Movable panels or variable acoustics help change the direct to reflected energy stream or direction. If our small room has close in proximity room boundary surfaces then we need to be able to redirect the reflections along different energy pathways. Close, parallel surfaces, give rise to flutter echo which is never wanted in any size room. Anything that has the word echo in its name can not be good.
Mids and Highs
Middle and high frequencies can be managed using absorption and maybe diffusion depending on the room’s use. Diffusion requires certain distances in order for the diffused waveform to expand fully, so a small room may lack the space requirements for diffusion. Sound absorption technologies can be readily employed. Care must be taken not to over absorb at all frequencies.

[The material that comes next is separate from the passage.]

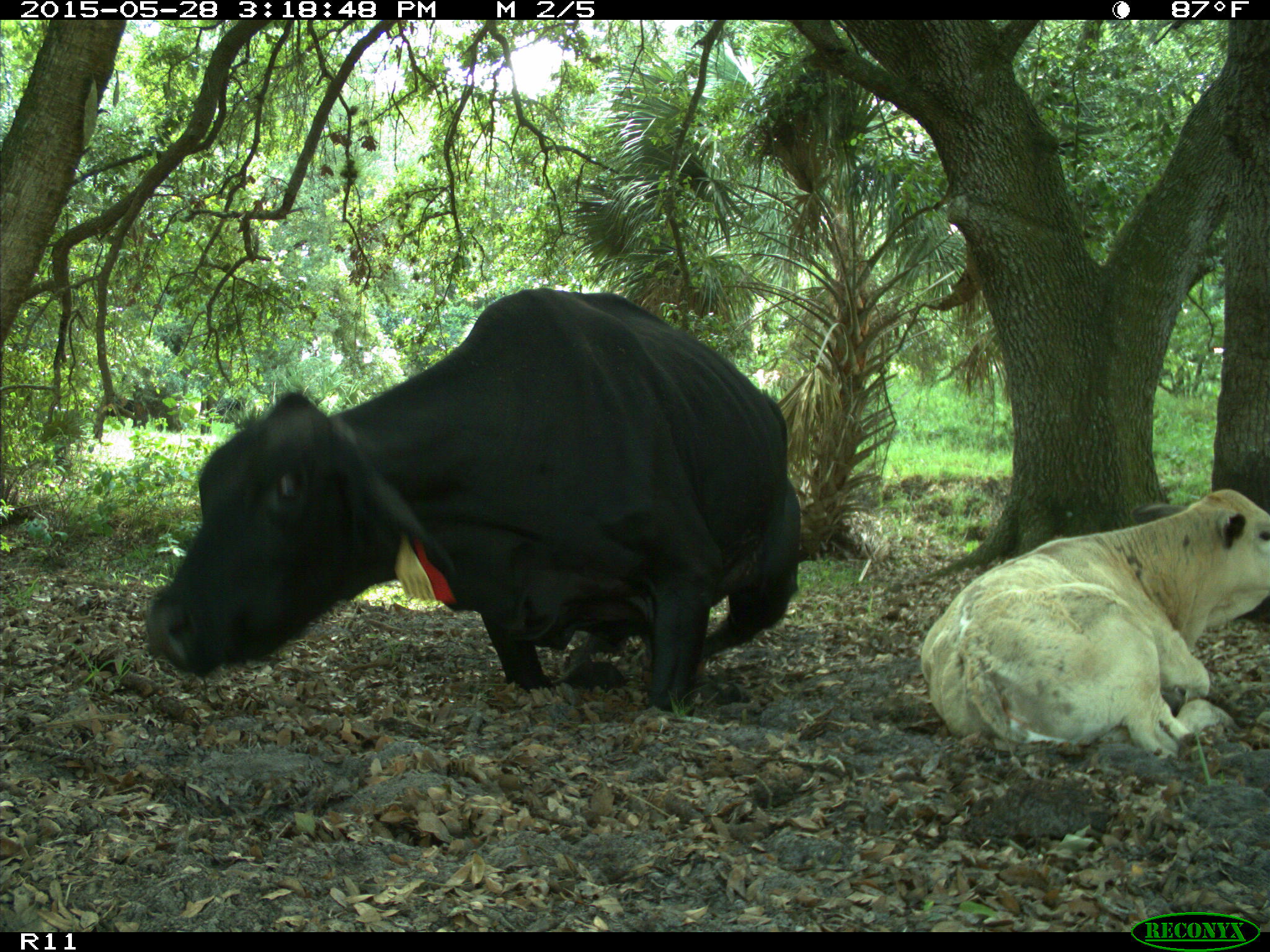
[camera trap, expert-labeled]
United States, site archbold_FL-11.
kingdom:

Reflections within our small room takes on a new meaning. How do we separate the direct sound from the reflected sound within our small room. We need to hear the direct sound first, but with close room boundaries we are always competing to find the direct sound. Trying to find that balance between direct and reflected energy at the microphone position is critical in a small room. The musicians must also be able to hear each other or all is lost.

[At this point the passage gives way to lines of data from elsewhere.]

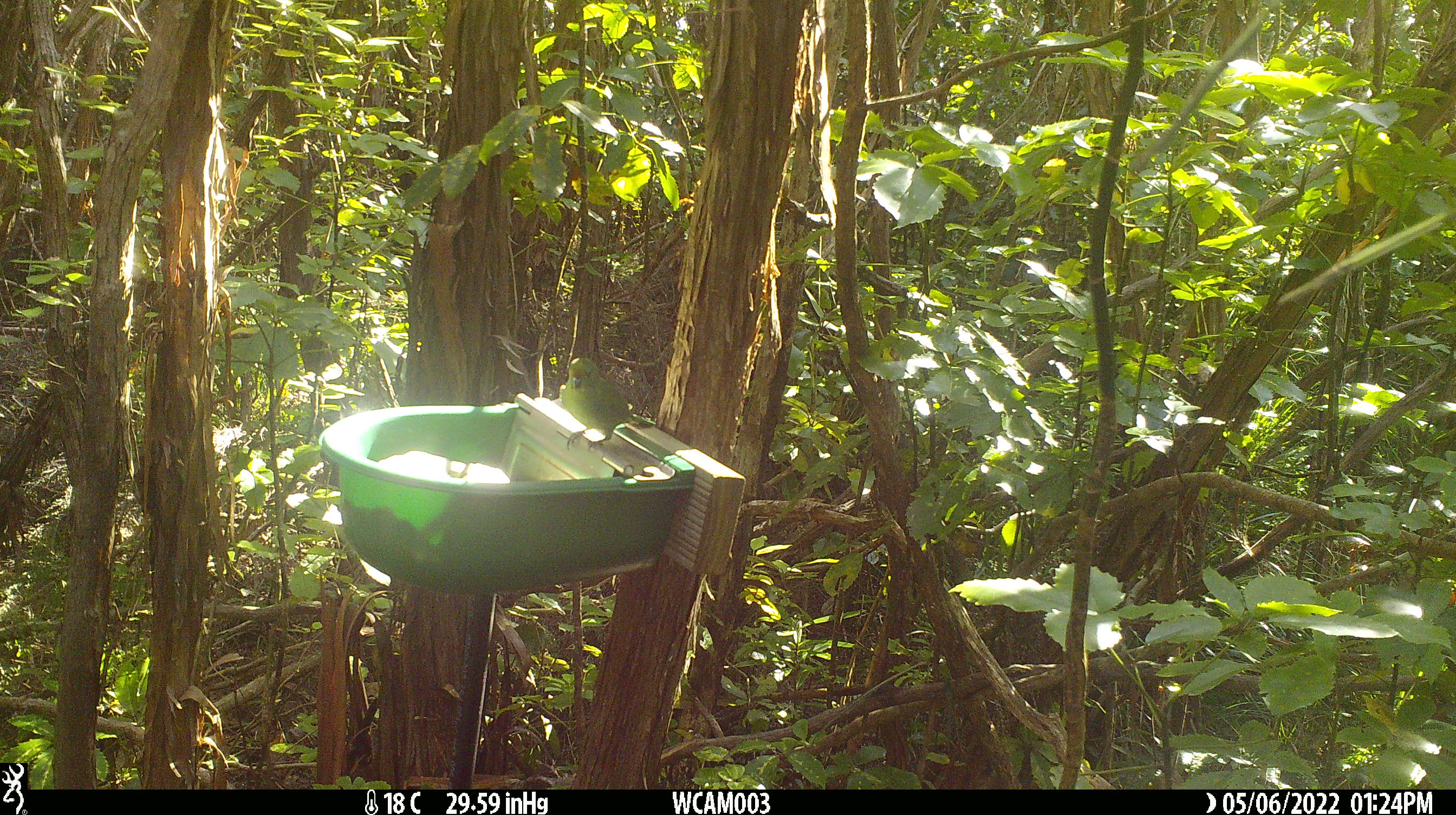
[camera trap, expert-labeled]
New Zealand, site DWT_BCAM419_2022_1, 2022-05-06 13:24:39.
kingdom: Animalia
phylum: Chordata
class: Aves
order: Psittaciformes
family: Psittaculidae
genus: Cyanoramphus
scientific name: Cyanoramphus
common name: parakeet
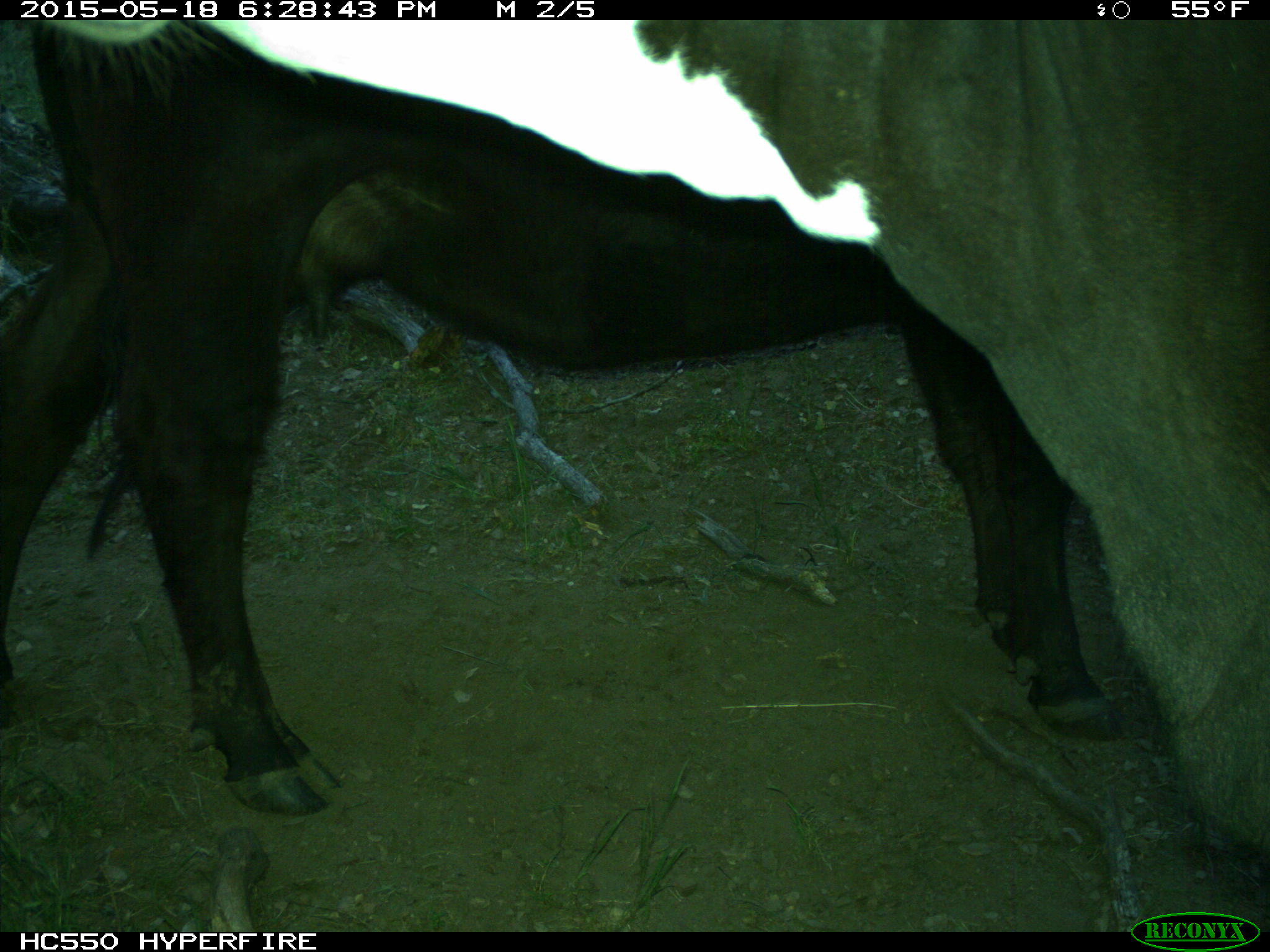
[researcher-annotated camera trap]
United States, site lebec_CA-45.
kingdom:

Small room coloration can be used to one’s benefit especially with today’s modern music. Everyone is always looking for a different sound to record with this instrument or that vocal. A small room can add numerous effects if you will to your sound. Care must be taken not to be to taken with new and seemingly unique sounds for they can tire quickly if overused.
Their Own Sound
All small rooms have a characteristic sound to them. In fact, if one goes in enough of them, one can tell which sound absorbent technology is being employed. One can even tell who the manufacturer is. Small rooms receive large amounts of absorbent technologies because reflections are competing with direct sound from sources.
Time Domain, Not Frequency
This unique sound we hear in small rooms is attributed to time not frequency response. The frequency response does fill the room with sound, but it is the push and pull of the pressure areas of room modes and the abundant reflections from the close in proximity room boundary surfaces. EQ can not even compensate for these deficiencies.

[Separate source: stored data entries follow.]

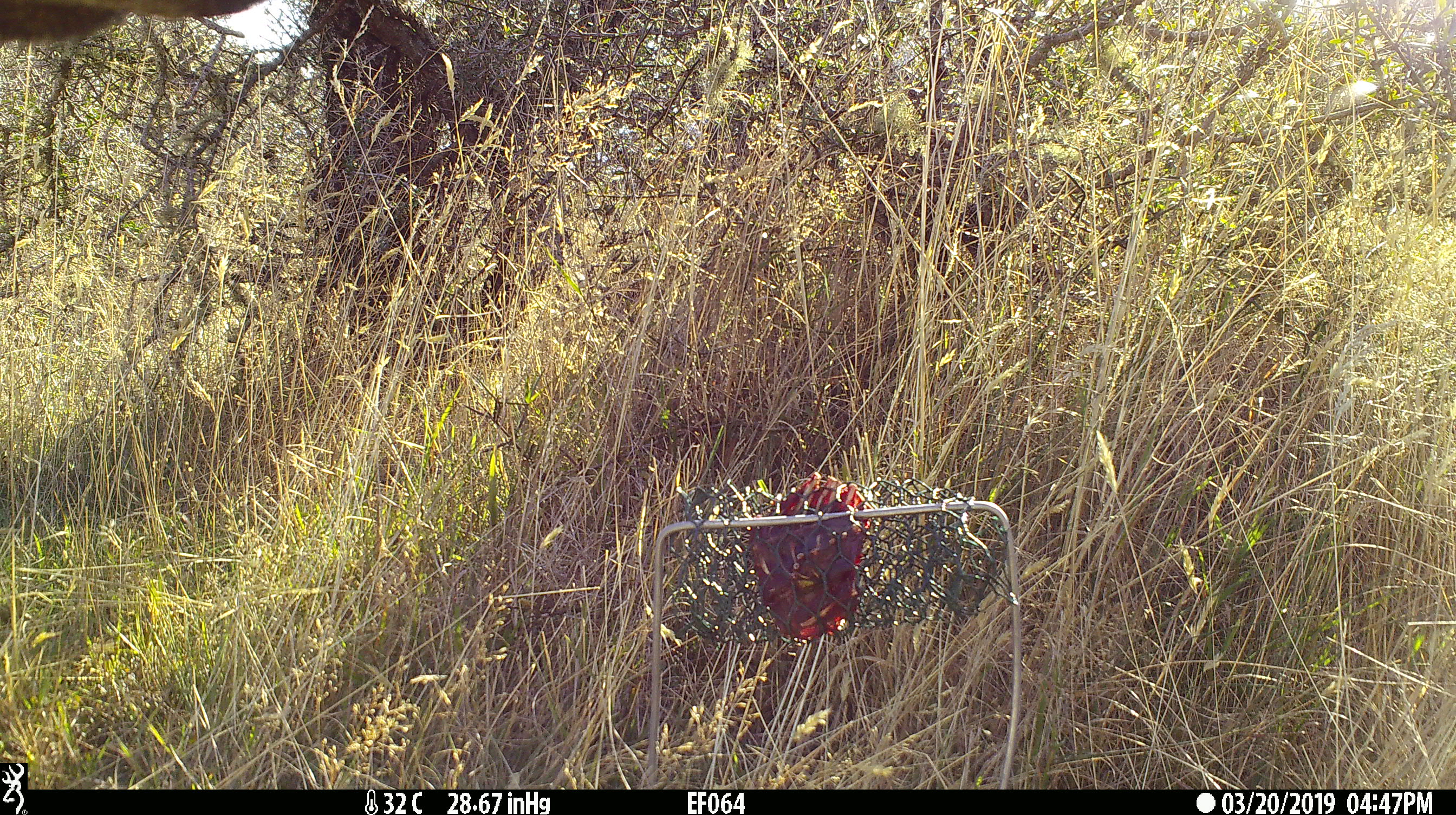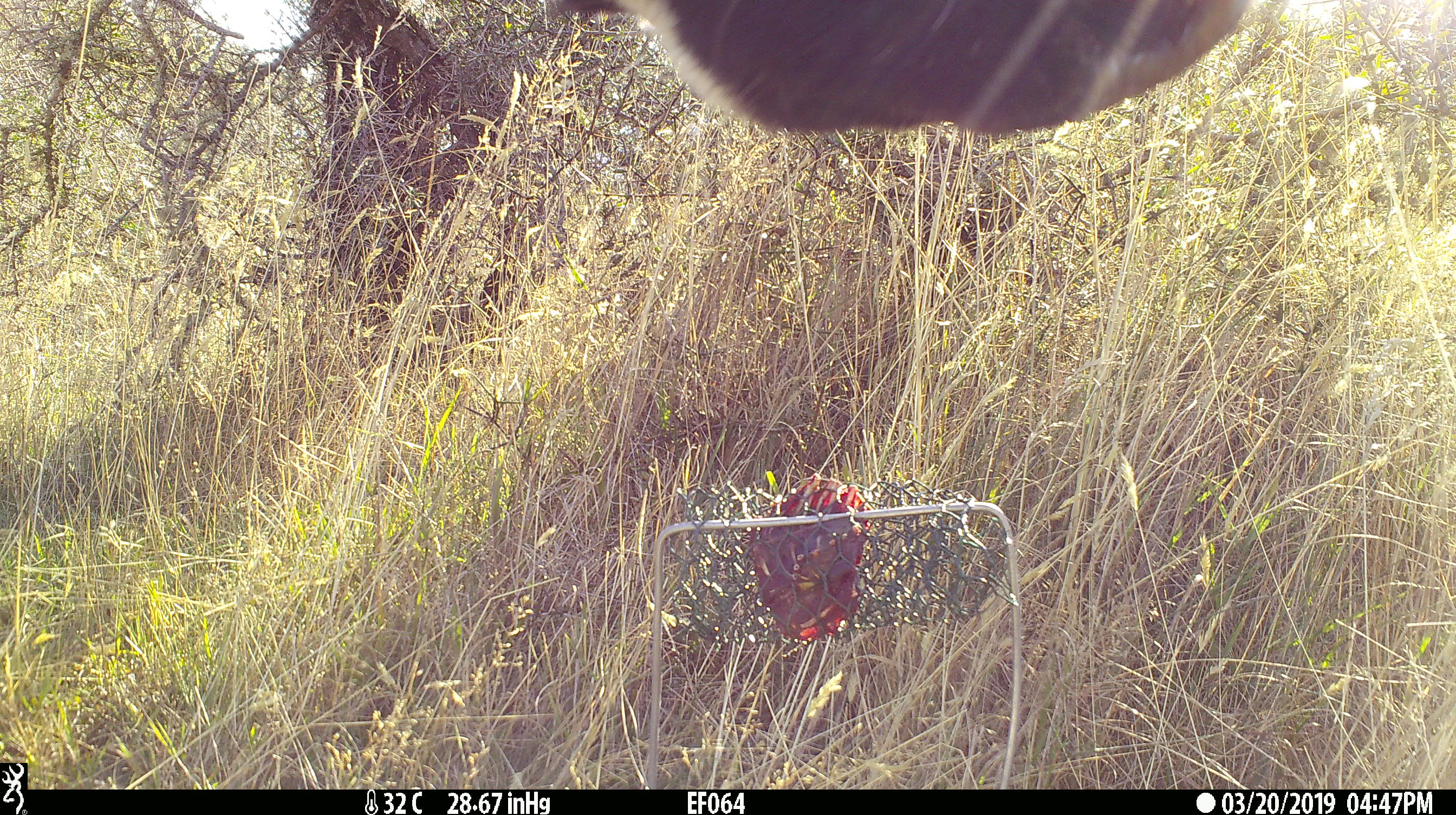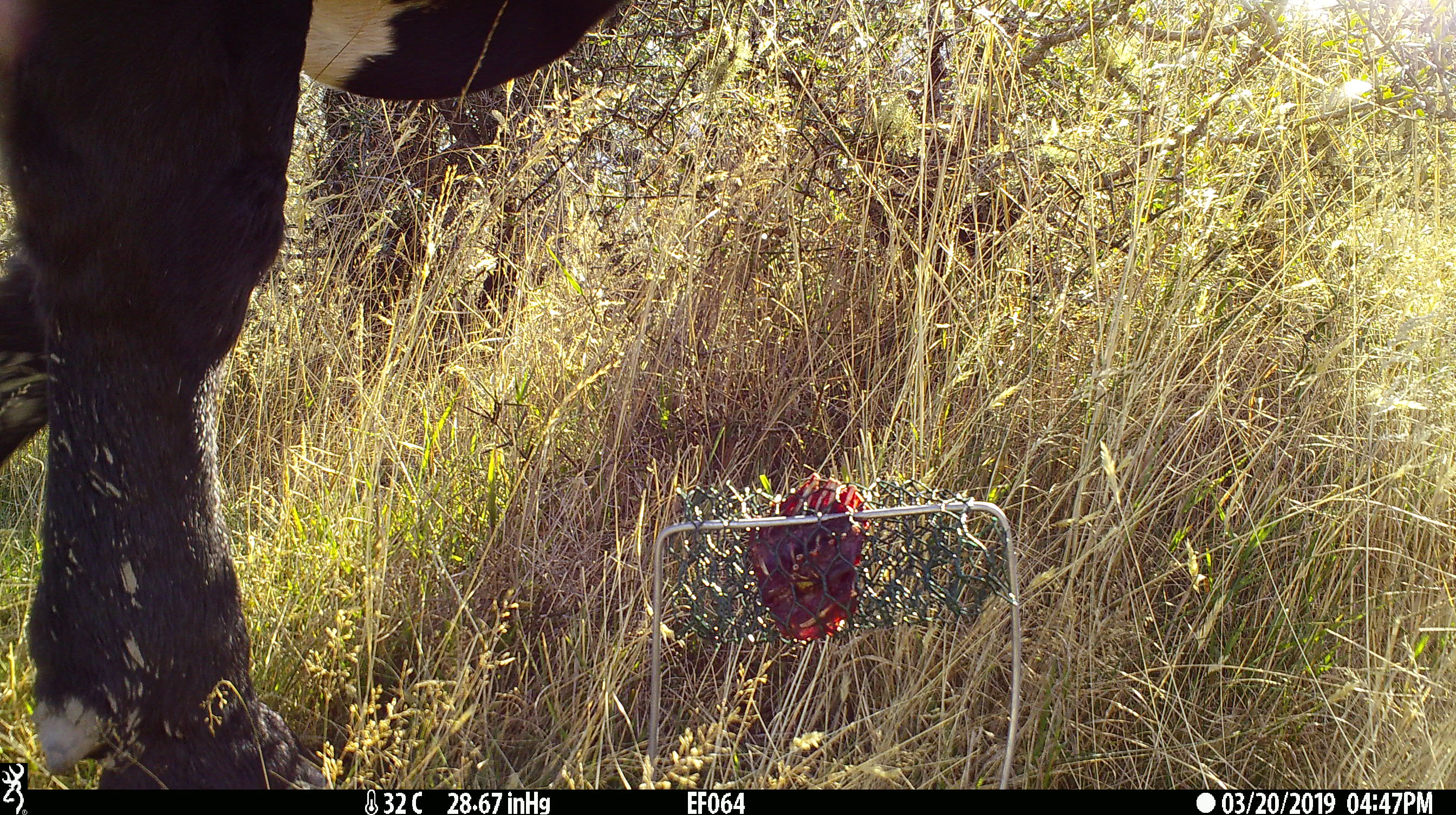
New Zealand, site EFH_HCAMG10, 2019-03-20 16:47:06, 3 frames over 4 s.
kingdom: Animalia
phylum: Chordata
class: Mammalia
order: Artiodactyla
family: Bovidae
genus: Bos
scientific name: Bos taurus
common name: domestic cow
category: cow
Cow (domestic cow) (Bos taurus).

Care must always be taken from the very beginning of the recording process. It must be monitored closely and the purest waveform recorded. It can not be fixed later in the mix. All of this is hypercritical when it comes to small rooms because the reflections and room modes will leak into everything and do it quickly. Do not assume mic position # 1 will work with all instrument and vocal amplitudes.
Small rooms should have small uses. By that we mean that one should find the two uses for the room that sound the best and stay with those uses. Small rooms can not and should not do everything. They can do some things well, things that have less energy associated with them. Small rooms are energy sensitive at all room locations.
Small rooms have special acoustical needs. Their use needs to be limited to the uses that produce the best sound. Resonances and reflections abound, so care must be taken to try and address these issues along with finding the proper microphone position for optimal sound recording. Variable acoustics will help us but there is still no substitute for cubic volume.